# Your assignment:
The required output is the line containing "kingdom: Animalia" followed by each line through the end of the data below, repeated exactly and with nothing added.

# Recorded data:
===============
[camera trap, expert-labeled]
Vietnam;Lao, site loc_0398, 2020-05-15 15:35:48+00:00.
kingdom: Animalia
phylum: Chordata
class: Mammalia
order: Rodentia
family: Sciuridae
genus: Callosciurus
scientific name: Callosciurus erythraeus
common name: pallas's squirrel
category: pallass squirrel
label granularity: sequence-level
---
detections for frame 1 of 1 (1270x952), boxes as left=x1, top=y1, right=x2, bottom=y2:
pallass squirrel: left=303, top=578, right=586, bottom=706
===============
# Task response:
kingdom: Animalia
phylum: Chordata
class: Mammalia
order: Rodentia
family: Sciuridae
genus: Callosciurus
scientific name: Callosciurus erythraeus
common name: pallas's squirrel
category: pallass squirrel
label granularity: sequence-level
---
detections for frame 1 of 1 (1270x952), boxes as left=x1, top=y1, right=x2, bottom=y2:
pallass squirrel: left=303, top=578, right=586, bottom=706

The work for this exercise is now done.